## 지시 사항
아래 자료 전체를 다시 적되, "white ceiling"를 모두 "painted ceiling"로 치환하고 나머지는 그대로 두세요.

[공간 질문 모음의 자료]

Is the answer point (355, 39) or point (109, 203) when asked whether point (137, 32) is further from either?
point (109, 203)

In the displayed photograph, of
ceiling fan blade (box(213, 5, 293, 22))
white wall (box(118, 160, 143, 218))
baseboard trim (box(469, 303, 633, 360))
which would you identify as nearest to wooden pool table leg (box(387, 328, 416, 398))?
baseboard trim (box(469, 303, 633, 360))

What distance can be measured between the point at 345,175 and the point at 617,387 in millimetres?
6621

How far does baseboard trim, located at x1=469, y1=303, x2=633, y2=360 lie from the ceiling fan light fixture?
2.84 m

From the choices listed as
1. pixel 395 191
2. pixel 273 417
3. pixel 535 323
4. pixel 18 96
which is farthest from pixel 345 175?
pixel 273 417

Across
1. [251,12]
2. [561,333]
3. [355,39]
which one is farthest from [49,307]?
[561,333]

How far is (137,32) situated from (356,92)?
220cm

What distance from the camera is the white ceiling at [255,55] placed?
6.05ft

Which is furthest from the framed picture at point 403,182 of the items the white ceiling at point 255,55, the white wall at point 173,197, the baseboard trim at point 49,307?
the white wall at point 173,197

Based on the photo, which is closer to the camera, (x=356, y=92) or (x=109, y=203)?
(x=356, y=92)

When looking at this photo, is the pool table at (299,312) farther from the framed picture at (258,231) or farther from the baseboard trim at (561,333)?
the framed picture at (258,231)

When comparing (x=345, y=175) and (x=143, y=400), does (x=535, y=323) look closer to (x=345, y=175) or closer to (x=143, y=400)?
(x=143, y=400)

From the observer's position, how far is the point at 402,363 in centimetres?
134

## 과제 답변
Is the answer point (355, 39) or point (109, 203) when asked whether point (137, 32) is further from either?
point (109, 203)

In the displayed photograph, of
ceiling fan blade (box(213, 5, 293, 22))
white wall (box(118, 160, 143, 218))
baseboard trim (box(469, 303, 633, 360))
which would you identify as nearest to wooden pool table leg (box(387, 328, 416, 398))?
baseboard trim (box(469, 303, 633, 360))

What distance can be measured between the point at 345,175 and the point at 617,387 in millimetres?
6621

How far does baseboard trim, located at x1=469, y1=303, x2=633, y2=360 lie from the ceiling fan light fixture?
2.84 m

From the choices listed as
1. pixel 395 191
2. pixel 273 417
3. pixel 535 323
4. pixel 18 96
which is farthest from pixel 345 175?
pixel 273 417

Across
1. [251,12]
2. [561,333]
3. [355,39]
which one is farthest from [49,307]?
[561,333]

How far is (137,32) situated from (356,92)?
220cm

What distance from the camera is the painted ceiling at [255,55] placed?
6.05ft

Which is furthest from the framed picture at point 403,182 of the items the painted ceiling at point 255,55, the white wall at point 173,197, the baseboard trim at point 49,307?
the white wall at point 173,197

Based on the photo, which is closer to the camera, (x=356, y=92) or (x=109, y=203)?
(x=356, y=92)

When looking at this photo, is the pool table at (299,312) farther from the framed picture at (258,231) or farther from the baseboard trim at (561,333)?
the framed picture at (258,231)

When comparing (x=345, y=175) and (x=143, y=400), does (x=535, y=323) look closer to (x=345, y=175) or closer to (x=143, y=400)?
(x=143, y=400)

From the observer's position, how far is the point at 402,363 in centimetres?
134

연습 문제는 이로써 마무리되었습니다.